OPINION | GREG HARTON: Sanders selection to articulate GOP response to State of the Union Address is puzzling

Selection of Sarah Huckabee Sanders to deliver the Republican response to President Joe Biden's State of the Union Address surprised me, but I may be using measures -- like achievement -- that have lost their significance in modern politics.

By the time Tuesday's speech to the U.S. Congress rolls around, Sanders will have been Arkansas' governor for 28 days. She's not held elective offices of any kind before. What exactly is it that recommends her to be, for one night, the standard bearer for the national Republican Party?

So far, she's governed through executive orders, some provocative, and through signing legislation advanced by the ongoing session of the state Legislature. Achieving her campaign promises remains to be seen, although that's likely given the makeup of the Legislature. As she's a rookie governor/elected official, I'm not sure I would expect anything more from her 28 days in, but I'm also not selecting her to make a nationally televised address in response to a president who's been in public service for 53 years.

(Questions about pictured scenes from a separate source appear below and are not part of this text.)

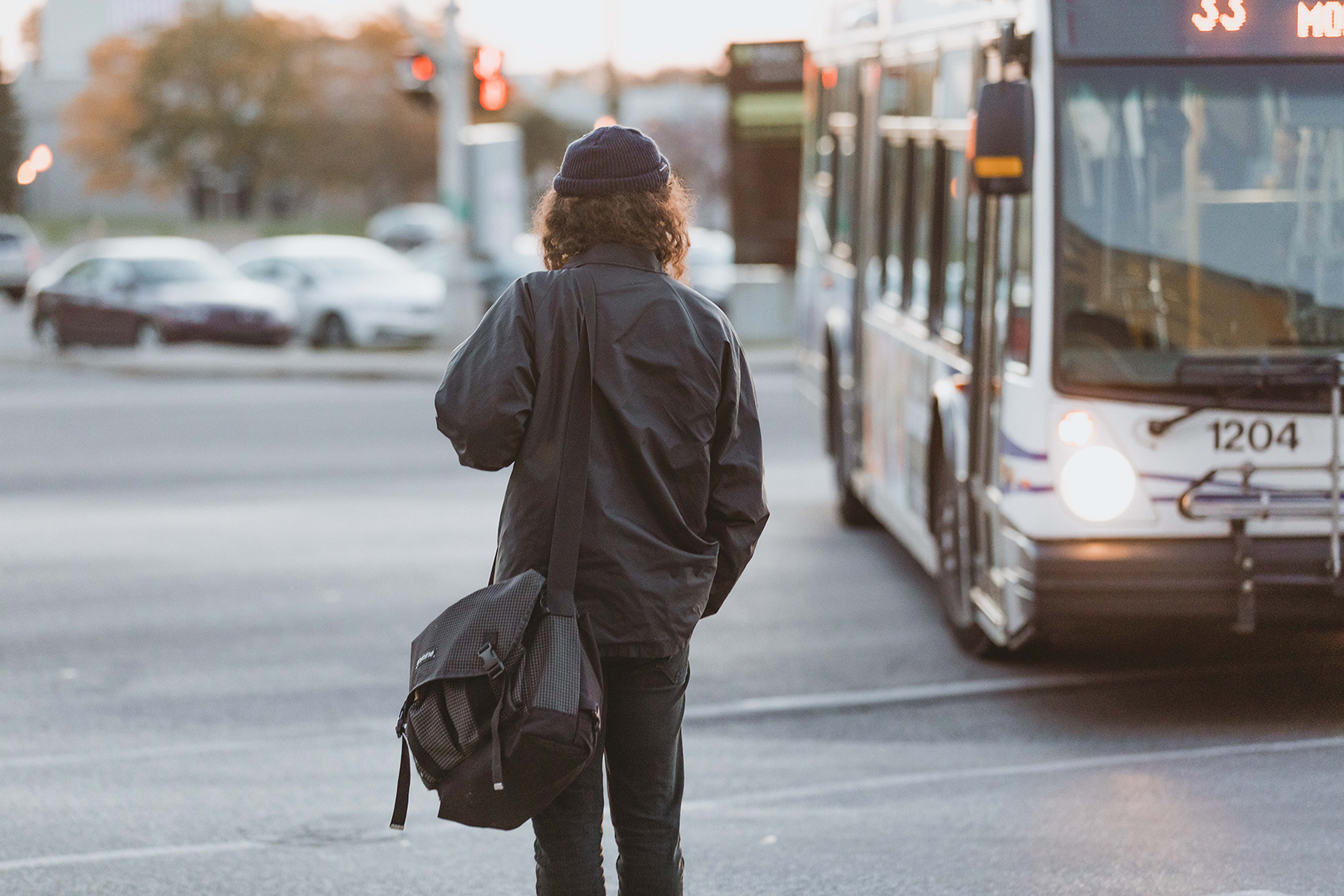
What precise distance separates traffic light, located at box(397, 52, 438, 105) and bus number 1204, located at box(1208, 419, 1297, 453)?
682 inches

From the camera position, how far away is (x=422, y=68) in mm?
22641

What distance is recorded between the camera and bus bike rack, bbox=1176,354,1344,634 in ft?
20.7

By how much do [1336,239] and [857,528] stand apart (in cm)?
515

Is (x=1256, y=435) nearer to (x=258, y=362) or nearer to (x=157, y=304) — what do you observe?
(x=258, y=362)

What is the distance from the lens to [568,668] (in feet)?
10.9

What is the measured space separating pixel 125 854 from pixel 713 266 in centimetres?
2907

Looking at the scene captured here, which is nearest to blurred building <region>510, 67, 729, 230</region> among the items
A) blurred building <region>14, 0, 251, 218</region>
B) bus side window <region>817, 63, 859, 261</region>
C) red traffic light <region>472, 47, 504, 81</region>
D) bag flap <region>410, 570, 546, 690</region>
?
blurred building <region>14, 0, 251, 218</region>

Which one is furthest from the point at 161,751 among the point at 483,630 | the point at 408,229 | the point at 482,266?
the point at 408,229

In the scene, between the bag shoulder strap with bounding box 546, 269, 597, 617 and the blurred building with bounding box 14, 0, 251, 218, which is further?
the blurred building with bounding box 14, 0, 251, 218

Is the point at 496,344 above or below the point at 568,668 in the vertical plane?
above

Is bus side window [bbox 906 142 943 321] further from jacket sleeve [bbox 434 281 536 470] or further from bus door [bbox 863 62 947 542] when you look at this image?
jacket sleeve [bbox 434 281 536 470]

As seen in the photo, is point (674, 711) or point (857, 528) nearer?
point (674, 711)

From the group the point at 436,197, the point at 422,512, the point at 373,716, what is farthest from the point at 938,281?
the point at 436,197

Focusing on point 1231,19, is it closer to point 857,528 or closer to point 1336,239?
point 1336,239
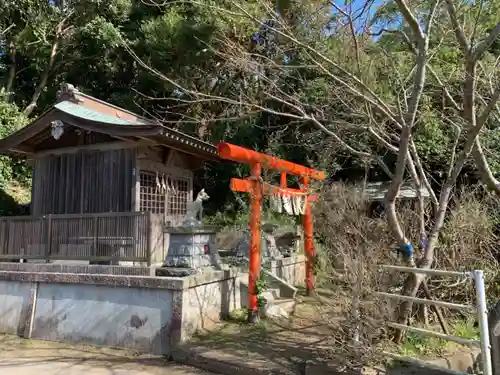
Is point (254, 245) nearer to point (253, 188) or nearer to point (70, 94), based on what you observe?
point (253, 188)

Sanders will probably be good at it, though. She's sharpened her public presentation skills giving full-throated defense to Donald Trump's policies and personality while serving as his White House spokeswoman (I would say spokesperson, but I'm sure she'd prefer I'd not go gender neutral on her).

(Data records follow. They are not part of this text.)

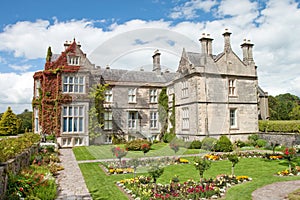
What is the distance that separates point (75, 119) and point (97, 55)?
42.1 ft


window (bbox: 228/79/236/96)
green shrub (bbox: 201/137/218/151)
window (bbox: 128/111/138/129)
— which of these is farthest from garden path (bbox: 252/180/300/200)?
window (bbox: 128/111/138/129)

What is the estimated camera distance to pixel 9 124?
35750 mm

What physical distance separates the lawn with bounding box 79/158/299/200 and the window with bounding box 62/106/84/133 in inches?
332

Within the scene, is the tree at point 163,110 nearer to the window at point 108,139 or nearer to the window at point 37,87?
the window at point 108,139

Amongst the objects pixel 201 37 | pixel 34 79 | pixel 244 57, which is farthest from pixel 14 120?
pixel 244 57

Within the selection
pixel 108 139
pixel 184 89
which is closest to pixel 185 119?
pixel 184 89

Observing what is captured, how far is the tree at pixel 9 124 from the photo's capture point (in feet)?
116

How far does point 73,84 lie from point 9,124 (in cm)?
2139

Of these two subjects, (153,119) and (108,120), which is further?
(153,119)

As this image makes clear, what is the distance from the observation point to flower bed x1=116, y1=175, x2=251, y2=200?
7086 millimetres

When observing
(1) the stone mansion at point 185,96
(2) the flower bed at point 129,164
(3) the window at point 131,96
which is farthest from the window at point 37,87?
(2) the flower bed at point 129,164

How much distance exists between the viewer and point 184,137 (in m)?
21.3

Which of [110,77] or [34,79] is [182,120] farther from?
[34,79]

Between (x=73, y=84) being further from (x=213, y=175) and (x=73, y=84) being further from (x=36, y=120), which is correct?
(x=213, y=175)
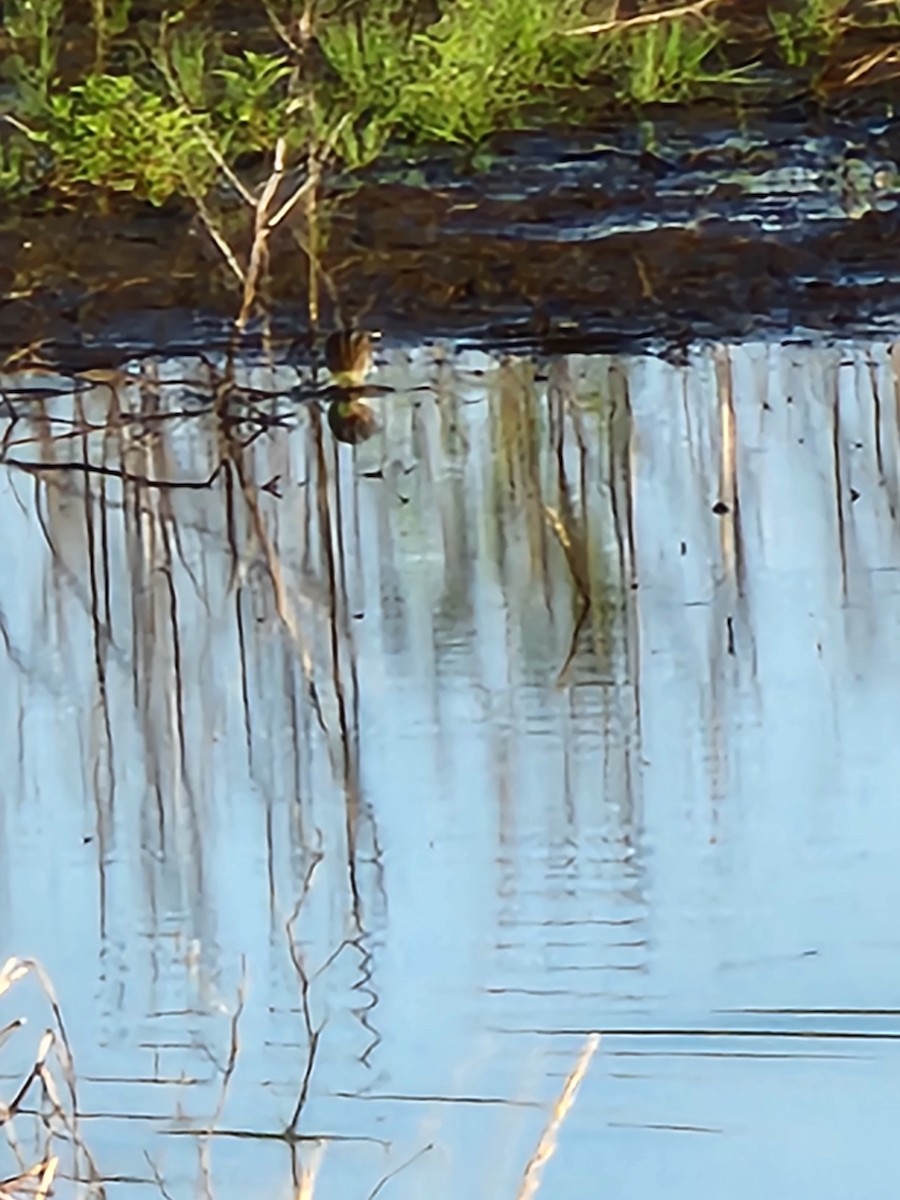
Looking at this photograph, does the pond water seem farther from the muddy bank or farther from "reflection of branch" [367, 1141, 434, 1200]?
the muddy bank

She's been intensely active in GOP politics for 20-plus years, a mover and shaker who first helped her father, Mike Huckabee, get re-elected as the state's governor and served him in his attempted run for president. She's been a driving force in unsuccessful campaigns of former Minnesota Gov. Tim Pawlenty for president and John Brunner for Missouri's governor. In the win column, she helped John Boozman become a U.S. senator in 2010 and did the same for Tom Cotton in 2014.

She's Arkansas' first female governor and she's the nation's youngest governor at the moment. Those aren't insignificant milestones.

I'm not saying she isn't accomplished in politics. She is a downright expert at campaigning, which matters a lot whether you're a Democrat or a Republican. But I do not yet consider her accomplished in public service. It seems that ought to matter before she's earned the national spotlight of the Republican Party.

But she also may be the GOP's attempt to maintain a palatable connection to the powerful grip Donald Trump's populism had on some segments of the voting public, the kind of grip people like Kevin McCarthy can't replicate on his own. As devoted as Sanders was to her former master, she's not Trump.

So what can the nation expect from a 28-day-old governor? Will the speech follow the path of her first-day executive orders, articulating the need to make sure "Latinx" and other gender-neutral terms aren't used? Will it be generalities about political indoctrination by teachers, another subject of her first-day penmanship?

I doubt we'll hear much about those things because far more serious matters will -- or should -- weigh in for a national address about the country's challenges and how political leaders should respond. But my surprise at her selection, beyond her lack of any record of achievement yet as governor, stems from her election strategy, which involved her speaking publicly very little because the governor's race was hers to lose based solely on her Trump credentials and, to a lesser degree, her father's relationship to state history and politics

Sanders selection, whatever else it may be, fits the GOP effort to groom her into a future national political contender, but will this speech matter? Does anyone remember who delivered last year's response to the State of the Union? It's like singing the National Anthem at the Super Bowl -- people remember only if you screw it up.